Metin kesiti:
━━━━━━━━━━━━━━━━

Sadakanın Gizli veya Açık Verilmesi
İhlâs arayıcıları, bu hususta ayrı ayrı görüşlere sahiptir. Bir kısmı, sadakanın gizlenmesinin daha faziletli olduğu fikrine meyyâldir. Başka bir grup da açıkça verilmesine taraftardır. Biz bu görüşteki mânâ ve tehlikelere işaret ettikten sonra hakikatin perdesini kaldıracağız.
Sadakayı Gizli Vermenin Beş Anlamı
1. Sadakayı gizli vermek sadaka alanın gizli kalmasına daha fazla yardım eder. Zira onun açıkça sadakayı alması, mürüvvetinin perdesini yırtmaktır. İhtiyacını belirterek afiflik durumundan çıkmaktır. Mahbub olan korunma hududunu da aşmaktır ki bu korunma hududu sayesinde, câhil kimseler o hududa dikkat eden fakirleri zengin sanırlar.
2. Sadakayı gizli vermek, insanların kalp ve dilleri için, daha selâmetlidir, Zira insanlar çoğu zaman kıskanır veya 'Neden sadaka aldı?' diye adamın aleyhinde atıp tutarlar. Zengin olduğu halde sadaka aldığını sanırlar veya 'ihtiyacından fazla aldı' derler. Hased, suizân ve gıybet ise, büyük günâhlardandır. İnsanları bu
günahlardan korumak daha iyidir.
Ebû Eyyub es-Sahtiyânî şöyle demiştir: 'Komşularımda bana karşı bir hased belirmesin diye, yeni elbise giymeyi terkettim'.
Zâhidlerden biri şöyle demektedir: 'Sadece arkadaşlarımın gönlü için bazen mübah olan bir şeyi kullanmayı da terkediyorum. Çünkü onu kullandığım takdirde 'Bu sana nereden geldi?' diye sorup zihinlerinde bazı soru işaretleri oluşmaktadır'.
İbrahim et-Teymî'nin sırtında arkadaşlarından bazıları yeni bir gömlek görürler ve kendisine sorarlar: 'Bunu nereden aldın?' İbrahim 'Kardeşim Hayseme bana verdi. Eğer ailesinin bunu bana vereceğini bildiklerini bilseydim, kabul etmezdim' diye cevap verir.

━━━━━━━━━━━━━━━━

Veri kesiti:
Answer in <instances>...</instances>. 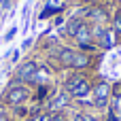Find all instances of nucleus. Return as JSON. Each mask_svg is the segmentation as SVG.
Here are the masks:
<instances>
[{
  "label": "nucleus",
  "mask_w": 121,
  "mask_h": 121,
  "mask_svg": "<svg viewBox=\"0 0 121 121\" xmlns=\"http://www.w3.org/2000/svg\"><path fill=\"white\" fill-rule=\"evenodd\" d=\"M91 89H94V83H91V79L85 77L83 72H77V74H72V77H68V79L64 81V91H68L72 100L87 98V96L91 94Z\"/></svg>",
  "instance_id": "1"
},
{
  "label": "nucleus",
  "mask_w": 121,
  "mask_h": 121,
  "mask_svg": "<svg viewBox=\"0 0 121 121\" xmlns=\"http://www.w3.org/2000/svg\"><path fill=\"white\" fill-rule=\"evenodd\" d=\"M32 98V91L23 85V83H17V85H9L4 96H2V104L9 106V108H17V106H26V102Z\"/></svg>",
  "instance_id": "2"
},
{
  "label": "nucleus",
  "mask_w": 121,
  "mask_h": 121,
  "mask_svg": "<svg viewBox=\"0 0 121 121\" xmlns=\"http://www.w3.org/2000/svg\"><path fill=\"white\" fill-rule=\"evenodd\" d=\"M91 94H94V108H108L111 106V85L106 81L96 83Z\"/></svg>",
  "instance_id": "3"
},
{
  "label": "nucleus",
  "mask_w": 121,
  "mask_h": 121,
  "mask_svg": "<svg viewBox=\"0 0 121 121\" xmlns=\"http://www.w3.org/2000/svg\"><path fill=\"white\" fill-rule=\"evenodd\" d=\"M38 62H34V60H26L23 64H19L17 66V70H15V81H19V83H34V77H36V70H38Z\"/></svg>",
  "instance_id": "4"
},
{
  "label": "nucleus",
  "mask_w": 121,
  "mask_h": 121,
  "mask_svg": "<svg viewBox=\"0 0 121 121\" xmlns=\"http://www.w3.org/2000/svg\"><path fill=\"white\" fill-rule=\"evenodd\" d=\"M72 102V98H70V94L68 91H57V94H53L47 102H45V108H47V113H57V111H66L68 108V104Z\"/></svg>",
  "instance_id": "5"
},
{
  "label": "nucleus",
  "mask_w": 121,
  "mask_h": 121,
  "mask_svg": "<svg viewBox=\"0 0 121 121\" xmlns=\"http://www.w3.org/2000/svg\"><path fill=\"white\" fill-rule=\"evenodd\" d=\"M91 66H94V57H91V53L74 51V55H72V64H70L72 70H77V72H85V70H89Z\"/></svg>",
  "instance_id": "6"
},
{
  "label": "nucleus",
  "mask_w": 121,
  "mask_h": 121,
  "mask_svg": "<svg viewBox=\"0 0 121 121\" xmlns=\"http://www.w3.org/2000/svg\"><path fill=\"white\" fill-rule=\"evenodd\" d=\"M83 26H85L83 17H77V15H74V17H70V19H68V23L64 26L62 34H64V36H72V38H74V36H77V32H79Z\"/></svg>",
  "instance_id": "7"
},
{
  "label": "nucleus",
  "mask_w": 121,
  "mask_h": 121,
  "mask_svg": "<svg viewBox=\"0 0 121 121\" xmlns=\"http://www.w3.org/2000/svg\"><path fill=\"white\" fill-rule=\"evenodd\" d=\"M72 55H74V49H70V47H62L60 49V53H57V64H60V68H70V64H72Z\"/></svg>",
  "instance_id": "8"
},
{
  "label": "nucleus",
  "mask_w": 121,
  "mask_h": 121,
  "mask_svg": "<svg viewBox=\"0 0 121 121\" xmlns=\"http://www.w3.org/2000/svg\"><path fill=\"white\" fill-rule=\"evenodd\" d=\"M113 30H102V32H98V36H100V45H98V49H113V45H115V38H113Z\"/></svg>",
  "instance_id": "9"
},
{
  "label": "nucleus",
  "mask_w": 121,
  "mask_h": 121,
  "mask_svg": "<svg viewBox=\"0 0 121 121\" xmlns=\"http://www.w3.org/2000/svg\"><path fill=\"white\" fill-rule=\"evenodd\" d=\"M74 38H77V43H79V45H85V43H91L94 32L89 30V26H83V28L77 32V36H74Z\"/></svg>",
  "instance_id": "10"
},
{
  "label": "nucleus",
  "mask_w": 121,
  "mask_h": 121,
  "mask_svg": "<svg viewBox=\"0 0 121 121\" xmlns=\"http://www.w3.org/2000/svg\"><path fill=\"white\" fill-rule=\"evenodd\" d=\"M13 115H15V119H19V121H28L30 111L26 106H17V108H13Z\"/></svg>",
  "instance_id": "11"
},
{
  "label": "nucleus",
  "mask_w": 121,
  "mask_h": 121,
  "mask_svg": "<svg viewBox=\"0 0 121 121\" xmlns=\"http://www.w3.org/2000/svg\"><path fill=\"white\" fill-rule=\"evenodd\" d=\"M113 32H115V36H121V11H117L113 17Z\"/></svg>",
  "instance_id": "12"
},
{
  "label": "nucleus",
  "mask_w": 121,
  "mask_h": 121,
  "mask_svg": "<svg viewBox=\"0 0 121 121\" xmlns=\"http://www.w3.org/2000/svg\"><path fill=\"white\" fill-rule=\"evenodd\" d=\"M111 98L113 100H121V81L111 85Z\"/></svg>",
  "instance_id": "13"
},
{
  "label": "nucleus",
  "mask_w": 121,
  "mask_h": 121,
  "mask_svg": "<svg viewBox=\"0 0 121 121\" xmlns=\"http://www.w3.org/2000/svg\"><path fill=\"white\" fill-rule=\"evenodd\" d=\"M51 121H70V117L66 115V111H57V113H51Z\"/></svg>",
  "instance_id": "14"
},
{
  "label": "nucleus",
  "mask_w": 121,
  "mask_h": 121,
  "mask_svg": "<svg viewBox=\"0 0 121 121\" xmlns=\"http://www.w3.org/2000/svg\"><path fill=\"white\" fill-rule=\"evenodd\" d=\"M77 121H100L96 115H91V113H85V111H79V119Z\"/></svg>",
  "instance_id": "15"
},
{
  "label": "nucleus",
  "mask_w": 121,
  "mask_h": 121,
  "mask_svg": "<svg viewBox=\"0 0 121 121\" xmlns=\"http://www.w3.org/2000/svg\"><path fill=\"white\" fill-rule=\"evenodd\" d=\"M60 11H62V9H53V6H47V9H45V11H43L38 17H40V19H49L53 13H60Z\"/></svg>",
  "instance_id": "16"
},
{
  "label": "nucleus",
  "mask_w": 121,
  "mask_h": 121,
  "mask_svg": "<svg viewBox=\"0 0 121 121\" xmlns=\"http://www.w3.org/2000/svg\"><path fill=\"white\" fill-rule=\"evenodd\" d=\"M0 121H11V115H9L4 104H0Z\"/></svg>",
  "instance_id": "17"
},
{
  "label": "nucleus",
  "mask_w": 121,
  "mask_h": 121,
  "mask_svg": "<svg viewBox=\"0 0 121 121\" xmlns=\"http://www.w3.org/2000/svg\"><path fill=\"white\" fill-rule=\"evenodd\" d=\"M113 108H115V115L121 121V100H113Z\"/></svg>",
  "instance_id": "18"
},
{
  "label": "nucleus",
  "mask_w": 121,
  "mask_h": 121,
  "mask_svg": "<svg viewBox=\"0 0 121 121\" xmlns=\"http://www.w3.org/2000/svg\"><path fill=\"white\" fill-rule=\"evenodd\" d=\"M15 34H17V26H13V28L4 34V40H13V36H15Z\"/></svg>",
  "instance_id": "19"
},
{
  "label": "nucleus",
  "mask_w": 121,
  "mask_h": 121,
  "mask_svg": "<svg viewBox=\"0 0 121 121\" xmlns=\"http://www.w3.org/2000/svg\"><path fill=\"white\" fill-rule=\"evenodd\" d=\"M32 45H34V38H26V40L21 43V49H30Z\"/></svg>",
  "instance_id": "20"
},
{
  "label": "nucleus",
  "mask_w": 121,
  "mask_h": 121,
  "mask_svg": "<svg viewBox=\"0 0 121 121\" xmlns=\"http://www.w3.org/2000/svg\"><path fill=\"white\" fill-rule=\"evenodd\" d=\"M98 2H102V0H98Z\"/></svg>",
  "instance_id": "21"
}]
</instances>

━━━━━━━━━━━━━━━━

Görev tanımı: Sadakanın gizli ya da açık verilmesine dair metni kaldığı yerden sürdürün. Liste, metinden ayrı bir malzemedir.

Sonuç aşağıda:
3. Sadaka ve zekâtını verene bu verdiklerinin gizlenmesi hususunda yardım etmelidir. Çünkü gizli yapılan bir yardım, açıkça verilenden daha faziletlidir. Faziletli bir işin tamamlanmasına yardım etmek de fazilettir. Hadiseyi kapatmak, ancak iki taraf için mümkündür. Çünkü bir taraf hâdiseyi açığa vurursa, verenin hareketi de açığa çıkmış olur.
Bir adam, bir âlime açıktan birşey verir. Âlim, verileni kabul etmeyerek sahibine iâde eder. Aynı kişi, aynı âlime başka bir zaman gizlice birşey verir ve bu sefer o âlim, bu verileni kabul eder. Aynı kişiye bu şekilde davranmasının sebebi kendisine sorulduğu zaman da şöyle der: 'Bu kişi, bu sefer iyiliğini gizlemek suretiyle edeple hareket etti. Ben de bu şekilde edeple hareket edenin iyiliğini kabullendim. Öbür defasında açık vermek suretiyle su-i edebde bulundu. Ben de onun iyiliğini geriye iade ettim'.
Adamın biri, bir sûfîye cemaatin içinde birşey uzatır. Sûfî kabul etmeyerek sadakayı geri çevirir. Adam 'Allah Teâlâ'nın sana verdiğini neden geri çeviriyorsun?' deyince sûfînin cevabı şu olur: 'Sen, sadece Allah'ın olan bir malda başkasını Allah'a ortak kılıp sadece Allah'ın bilmesiyle kanaat etmedin de ondan. Bu bakımdan ben Allah'ın bana gönderdiği iyiliği değil de, senin konuştuğun mânâyı geri çevirdim'.
Ariflerden biri, açıkta kendisine verilen ve kabul etmediği birşeyi gizliden verdikleri takdirde kabul eder. Bunun üzerine kendisine neden böyle yaptığı sorulduğunda şöyle der: 'Sen açıkta verirken Allah'a isyan ettin. Ben de mâsiyet hususunda sana yardımcı olmak istemedim. Gizlemekle Allah'a itaat ettin. Allah'ın tâatinde sana yardımcı olmak istedim'.
Süfyan es-Sevrî 'Eğer bilseydim ki, bana vereceği sadakayı gidip başkasına söylemeyecek, şurada burada konuşmayacak biri var, sadakasını hemen kabul ederdim' demiştir.
4. Sadakayı açık vermekte, alan için zillet ve aşağılık duygusu vardır. Oysa müslüman hiçbir zaman, nefsini zelil edemez. (Allah'a karşı olan hâl müstesnâ)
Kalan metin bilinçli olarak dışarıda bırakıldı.